Extracted text -
Look Mom, NoSQL! - 7. Map Reduce explained
In the fall of 2011 I started a series of blog posts on NoSQL databases. Since then I have developed a conference session on the topic which I presented at DevTeach 2012 in Vancouver in May. In developing the talk I spent a good deal of time trying to understand the concept of Map/Reduce, as it can be a challenging topic.
As described earlier in this series, NoSQL databases can be partitioned across many systems (or servers). This gives rise to an interesting problem - how to query across these multiple servers. This problem was solved by the concept of Map/Reduce algorithms. Map/Reduce is a multi step querying process, which takes a big task and breaks it down into multiple smaller tasks, and as with many of the NoSQL innovations it was first developed at Google.
The first step is to produce a Map which is executed on each server - you can think of a Map as somewhat akin to an Index in a relational database. Subsequent Reduce steps are executed on each individual server and then on groups of servers using the results of the previous Reduce step to come up with the final answer.
Hopefully, an example will clarify the concept. The example is an expanded version of an example used in Ayende’s blog post on understanding Map/Reduce.
Example Domain
The example domain we are going to use is blog posts. Imagine a site (like Wordpress) that has multiple blogs, each with multiple posts and each post has multiple comments. As there is the potential for an unlimited number of authors the blog posts are distributed across multiple servers in a server farm. We are going to use RavenDB as the database for our example - an example RavenDB JSON document is shown in Listing 1
Listing 1: A typical Blog Post JSON document |
{ "type": "post", "name": "Map/Reduce explained", "blog_id": 3, "post_id": 6, "tags": ["nosql", "map reduce"], "post_content": "", "comments": [ { "source_ip": '127.0.0.1', "author": "john", "text": "Awesome blog post mate" }] } |
The blog_id identifies the blog author, the post_id identifies the post and the blog has an array of comments.
Our example query is to find the total number of comments for each author, summed across all the posts that the author has made.
Applying the Map
The first step is to apply the Map function to the data. Listing 2 shows the Map function we are going to apply.

Brief a - Would you retype a passage from the NoSQL article word for word, starting at the words "Look Mom, NoSQL!" and stopping after "developed at Google."?

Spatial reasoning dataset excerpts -
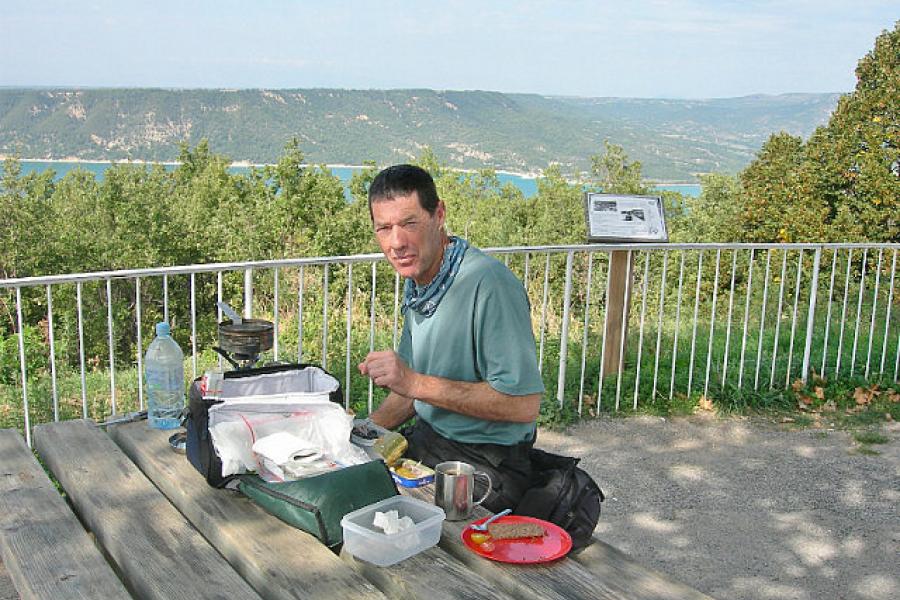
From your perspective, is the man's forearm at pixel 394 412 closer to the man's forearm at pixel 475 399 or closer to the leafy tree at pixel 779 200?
the man's forearm at pixel 475 399

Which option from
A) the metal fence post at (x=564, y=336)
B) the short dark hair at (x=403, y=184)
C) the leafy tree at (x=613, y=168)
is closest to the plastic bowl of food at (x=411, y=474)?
the short dark hair at (x=403, y=184)

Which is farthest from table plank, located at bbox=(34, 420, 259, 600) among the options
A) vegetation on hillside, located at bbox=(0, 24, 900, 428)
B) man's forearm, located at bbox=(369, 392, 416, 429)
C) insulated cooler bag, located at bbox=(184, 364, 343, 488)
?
vegetation on hillside, located at bbox=(0, 24, 900, 428)

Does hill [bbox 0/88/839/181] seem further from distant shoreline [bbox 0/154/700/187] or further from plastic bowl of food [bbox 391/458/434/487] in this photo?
plastic bowl of food [bbox 391/458/434/487]

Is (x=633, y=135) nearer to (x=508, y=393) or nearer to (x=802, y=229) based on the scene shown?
(x=802, y=229)

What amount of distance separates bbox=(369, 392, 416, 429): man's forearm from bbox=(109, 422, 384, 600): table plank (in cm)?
71

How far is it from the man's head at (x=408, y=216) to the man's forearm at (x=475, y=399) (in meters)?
0.36

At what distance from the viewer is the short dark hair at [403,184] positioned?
234 centimetres

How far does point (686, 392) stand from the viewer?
6309 millimetres

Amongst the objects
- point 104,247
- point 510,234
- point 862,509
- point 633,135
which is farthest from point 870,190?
point 633,135

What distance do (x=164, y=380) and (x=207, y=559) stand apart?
3.41 feet

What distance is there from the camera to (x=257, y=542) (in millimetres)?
1717

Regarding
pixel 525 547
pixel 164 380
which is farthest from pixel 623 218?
pixel 525 547

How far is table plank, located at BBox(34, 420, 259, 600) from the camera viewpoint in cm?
159

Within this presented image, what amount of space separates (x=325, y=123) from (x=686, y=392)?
8302 centimetres
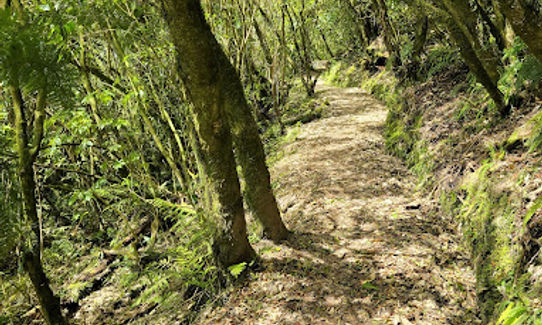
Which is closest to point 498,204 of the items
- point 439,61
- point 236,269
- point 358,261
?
point 358,261

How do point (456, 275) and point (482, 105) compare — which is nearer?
point (456, 275)

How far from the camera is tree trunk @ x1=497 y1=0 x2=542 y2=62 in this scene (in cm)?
240

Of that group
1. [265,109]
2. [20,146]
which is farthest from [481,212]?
[265,109]

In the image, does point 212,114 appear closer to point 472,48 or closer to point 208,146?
point 208,146

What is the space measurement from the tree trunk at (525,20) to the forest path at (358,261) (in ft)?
7.60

Brief b - Can you lay out the records from the line that has "In the image, does" through the end of the records as a JSON list of strings, one string per line, with blank lines left out and the first line included?

Exercise answer a -
Look Mom, NoSQL! - 7. Map Reduce explained
In the fall of 2011 I started a series of blog posts on NoSQL databases. Since then I have developed a conference session on the topic which I presented at DevTeach 2012 in Vancouver in May. In developing the talk I spent a good deal of time trying to understand the concept of Map/Reduce, as it can be a challenging topic.
As described earlier in this series, NoSQL databases can be partitioned across many systems (or servers). This gives rise to an interesting problem - how to query across these multiple servers. This problem was solved by the concept of Map/Reduce algorithms. Map/Reduce is a multi step querying process, which takes a big task and breaks it down into multiple smaller tasks, and as with many of the NoSQL innovations it was first developed at Google.

Exercise answer b -
[
  "In the image, does point 212,114 appear closer to point 472,48 or closer to point 208,146?",
  "point 208,146",
  "What is the space measurement from the tree trunk at (525,20) to the forest path at (358,261) (in ft)?",
  "7.60"
]